The problem for Copr, in particular, is that we heavily depend on ipv6 (copr-backend controls VMs on hypervisors over ipv6 because we don't have enough public ipv4 addresses for all the VMs). For users: This basically means that Copr is slower than usual (especially for the ppc64le architecture).
The other problem is that we communicate with the hypervisors themselves over IPv6 (default ip stack). I'm going to switch to v4 as it seems to be more reliable longterm. But we still need to fix ipv6 to connect to VMs themselves.
[copr_hypervisor] vmhost-x86-copr01.rdu-cc.fedoraproject.org vmhost-x86-copr02.rdu-cc.fedoraproject.org vmhost-x86-copr03.rdu-cc.fedoraproject.org vmhost-x86-copr04.rdu-cc.fedoraproject.org vmhost-p08-copr01.rdu-cc.fedoraproject.org vmhost-p08-copr02.rdu-cc.fedoraproject.org vmhost-p09-copr01.rdu-cc.fedoraproject.org
I suspect the whole rdu-cc.f.o lab is affected.

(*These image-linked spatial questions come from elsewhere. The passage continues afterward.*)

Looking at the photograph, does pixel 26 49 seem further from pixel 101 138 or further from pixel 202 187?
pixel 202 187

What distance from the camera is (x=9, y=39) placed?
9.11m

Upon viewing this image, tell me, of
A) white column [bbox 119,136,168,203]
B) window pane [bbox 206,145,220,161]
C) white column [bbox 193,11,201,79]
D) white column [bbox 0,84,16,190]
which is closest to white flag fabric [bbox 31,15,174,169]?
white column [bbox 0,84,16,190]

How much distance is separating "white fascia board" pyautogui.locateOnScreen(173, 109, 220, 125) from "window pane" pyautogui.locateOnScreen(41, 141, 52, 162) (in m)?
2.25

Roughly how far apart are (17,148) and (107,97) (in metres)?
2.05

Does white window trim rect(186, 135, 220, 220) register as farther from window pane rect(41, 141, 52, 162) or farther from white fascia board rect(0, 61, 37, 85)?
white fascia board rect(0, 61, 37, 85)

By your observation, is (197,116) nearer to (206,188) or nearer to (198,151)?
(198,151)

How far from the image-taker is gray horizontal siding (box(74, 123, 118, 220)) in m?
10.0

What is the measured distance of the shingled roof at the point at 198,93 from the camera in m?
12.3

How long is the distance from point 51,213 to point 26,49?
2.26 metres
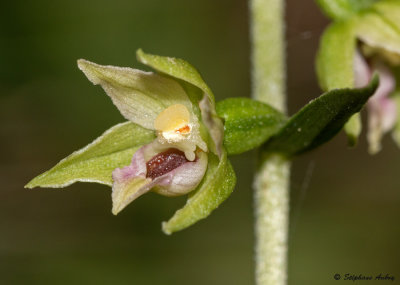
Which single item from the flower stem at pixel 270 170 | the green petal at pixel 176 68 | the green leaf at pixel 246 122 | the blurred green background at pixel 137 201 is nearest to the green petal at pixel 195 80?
the green petal at pixel 176 68

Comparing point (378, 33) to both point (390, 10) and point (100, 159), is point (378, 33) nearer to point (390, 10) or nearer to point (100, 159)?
point (390, 10)

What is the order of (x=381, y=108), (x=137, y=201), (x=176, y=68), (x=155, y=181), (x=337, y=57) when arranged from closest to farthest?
(x=176, y=68), (x=155, y=181), (x=337, y=57), (x=381, y=108), (x=137, y=201)

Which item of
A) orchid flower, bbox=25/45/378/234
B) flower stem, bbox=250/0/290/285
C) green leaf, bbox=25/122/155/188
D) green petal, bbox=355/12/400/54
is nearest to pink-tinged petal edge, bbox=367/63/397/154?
green petal, bbox=355/12/400/54

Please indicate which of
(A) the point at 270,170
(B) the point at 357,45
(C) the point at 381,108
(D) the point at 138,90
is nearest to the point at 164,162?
(D) the point at 138,90

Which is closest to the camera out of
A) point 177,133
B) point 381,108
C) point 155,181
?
point 155,181

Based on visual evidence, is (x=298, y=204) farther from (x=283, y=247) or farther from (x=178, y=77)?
(x=178, y=77)

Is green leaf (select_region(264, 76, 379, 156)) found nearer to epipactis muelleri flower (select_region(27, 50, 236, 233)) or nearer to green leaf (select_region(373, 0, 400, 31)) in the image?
epipactis muelleri flower (select_region(27, 50, 236, 233))

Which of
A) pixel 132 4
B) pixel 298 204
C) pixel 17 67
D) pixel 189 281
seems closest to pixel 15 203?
pixel 17 67
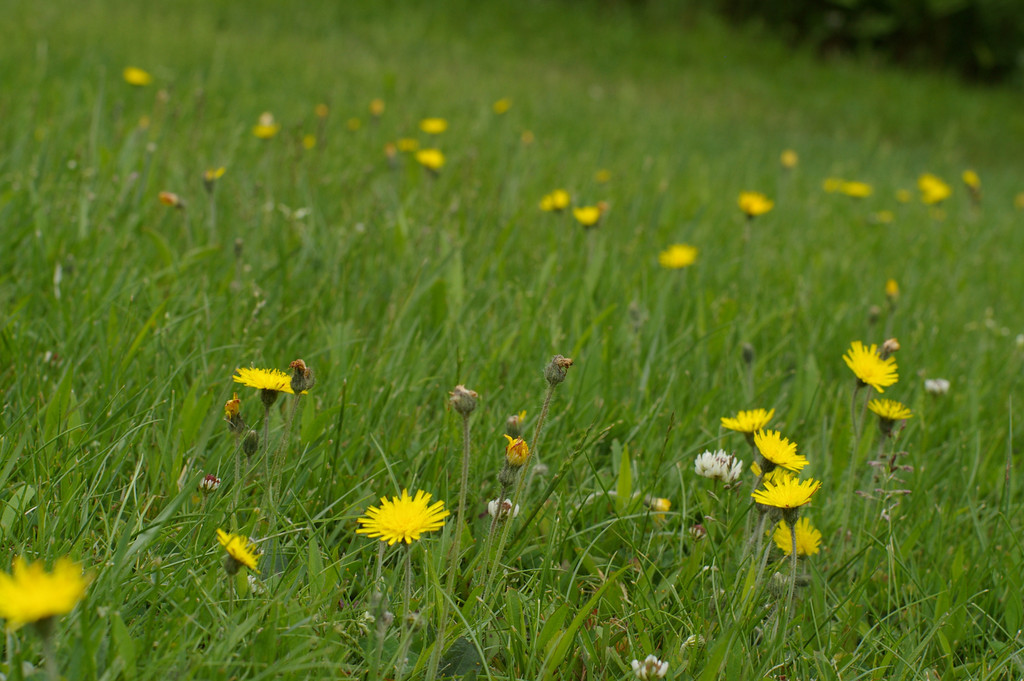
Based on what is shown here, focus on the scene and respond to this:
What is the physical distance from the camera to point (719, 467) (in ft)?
3.74

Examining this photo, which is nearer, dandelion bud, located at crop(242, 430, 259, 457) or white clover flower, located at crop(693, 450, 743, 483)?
dandelion bud, located at crop(242, 430, 259, 457)

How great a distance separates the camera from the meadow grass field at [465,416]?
2.87 feet

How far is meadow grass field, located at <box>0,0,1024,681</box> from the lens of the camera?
874 millimetres

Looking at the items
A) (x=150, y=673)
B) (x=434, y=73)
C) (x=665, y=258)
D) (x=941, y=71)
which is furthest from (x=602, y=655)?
(x=941, y=71)

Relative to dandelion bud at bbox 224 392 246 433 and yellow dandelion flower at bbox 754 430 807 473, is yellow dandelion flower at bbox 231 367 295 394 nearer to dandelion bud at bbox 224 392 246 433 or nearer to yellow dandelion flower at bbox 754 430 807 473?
dandelion bud at bbox 224 392 246 433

On my local host, git pull for ssh://git@pagure.io/fedora-infra/ansible.git takes ages, too, git pull -4 works normally.
git pull
ssh://git@pagure.io/fedora-infra/ansible.git
git pull -4
Metadata Update from @zlopez: - Issue priority set to: Waiting on Assignee (was: Needs Review) - Issue tagged with: Needs investigation
This configuration helps us to ssh to hypervisors to start new VMs, but we can not ssh ot those VMs.
Metadata Update from @praiskup: - Issue untagged with: Needs investigation - Issue priority set to: Needs Review (was: Waiting on Assignee)
Metadata Update from @praiskup: - Issue tagged with: copr, pagure
In order for networking to debug this, they are going to need a lot more information on this ticket:
If there are multiple hosts which are seeing this, collecting the data from all of them is useful to cut down which block may be causing an issue.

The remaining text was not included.